Jalisco

La película de Xavier, que compite por el Premio Mezcal en el FICG, es un retrato del periodismo en México y del riesgo de buscar justicia con una cámara al hombro

Cocodrilos: Cuando el periodismo se convierte en sentencia

Hay películas que se sienten como un golpe seco en el pecho. Cocodrilos no sólo duele, quema. Es una historia que nace desde las entrañas de un país donde la verdad tiene precio, y casi siempre se paga con la vida.

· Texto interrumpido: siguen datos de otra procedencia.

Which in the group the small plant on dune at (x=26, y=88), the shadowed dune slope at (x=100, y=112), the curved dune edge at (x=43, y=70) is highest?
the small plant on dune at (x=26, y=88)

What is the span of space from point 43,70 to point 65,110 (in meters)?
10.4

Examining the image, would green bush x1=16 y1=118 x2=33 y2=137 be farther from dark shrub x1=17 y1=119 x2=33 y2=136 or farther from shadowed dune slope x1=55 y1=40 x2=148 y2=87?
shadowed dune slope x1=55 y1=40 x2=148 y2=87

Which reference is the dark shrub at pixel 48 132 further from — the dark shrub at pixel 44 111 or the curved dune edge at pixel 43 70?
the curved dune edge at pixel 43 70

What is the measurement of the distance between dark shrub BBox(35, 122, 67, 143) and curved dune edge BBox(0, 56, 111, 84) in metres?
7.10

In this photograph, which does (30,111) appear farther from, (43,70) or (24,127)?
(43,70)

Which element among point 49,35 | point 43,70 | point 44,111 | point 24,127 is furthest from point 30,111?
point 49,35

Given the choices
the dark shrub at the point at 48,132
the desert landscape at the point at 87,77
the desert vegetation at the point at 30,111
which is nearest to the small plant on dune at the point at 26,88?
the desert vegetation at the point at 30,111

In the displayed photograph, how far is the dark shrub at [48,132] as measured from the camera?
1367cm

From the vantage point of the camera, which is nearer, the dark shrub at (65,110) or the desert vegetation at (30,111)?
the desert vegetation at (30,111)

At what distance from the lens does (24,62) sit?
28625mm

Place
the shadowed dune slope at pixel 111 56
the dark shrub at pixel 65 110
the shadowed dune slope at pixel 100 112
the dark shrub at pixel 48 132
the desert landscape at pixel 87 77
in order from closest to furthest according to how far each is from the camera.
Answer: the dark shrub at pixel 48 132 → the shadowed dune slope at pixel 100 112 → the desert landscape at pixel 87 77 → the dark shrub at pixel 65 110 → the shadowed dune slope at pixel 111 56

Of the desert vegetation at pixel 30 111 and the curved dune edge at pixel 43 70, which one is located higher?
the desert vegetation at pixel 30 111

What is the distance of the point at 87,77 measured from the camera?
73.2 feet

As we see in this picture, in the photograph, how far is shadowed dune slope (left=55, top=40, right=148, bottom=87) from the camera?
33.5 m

Como joven periodista, verla fue como mirarse en un espejo que devuelve una imagen con cicatrices anticipadas.

Cocodrilos (Cortesía)

La cinta, dirigida con pulso firme por Xavier, sigue a Santiago Ortiz, un joven fotoperiodista veracruzano que se lanza a retomar la última investigación de su mentora, Amanda González, brutalmente asesinada por el crimen organizado. A través de su lente, y de su necedad por encontrar justicia, Santiago desciende por una espiral de violencia, corrupción e impunidad, como si fuera un ritual inevitable en el ejercicio periodístico de este país.

Aunque la historia se mueve dentro del terreno de la ficción, todo se siente real. Tan real, que incomoda. No hay fantasía ni respiro. Todo lo que vemos —las fosas clandestinas, el silencio comprado, el miedo que se mastica— lo hemos leído en titulares, en notas a pie de página, o lo hemos sentido al escribir sobre temas que sabemos que duelen demasiado.

Lo más perturbador es que, al igual que Santiago, el propio director hace periodismo a través del cine. Se expone, denuncia, grita. Y entonces uno no puede evitar pensar si al contar esta historia, él mismo se convierte en protagonista de un ciclo de riesgo donde el arte y la verdad se confunden.

Como periodista joven, Cocodrilos me confrontó con una pregunta que trato de esquivar todos los días: ¿hasta dónde estamos dispuestos a llegar por contar lo que pasa? Y más importante aún: ¿quién nos va a proteger cuando lo hagamos?

Cocodrilos no sólo es una película. Es un recordatorio urgente de que el silencio también mata, y de que en este país, escribir con verdad puede ser el acto más valiente —y más solitario— que existe.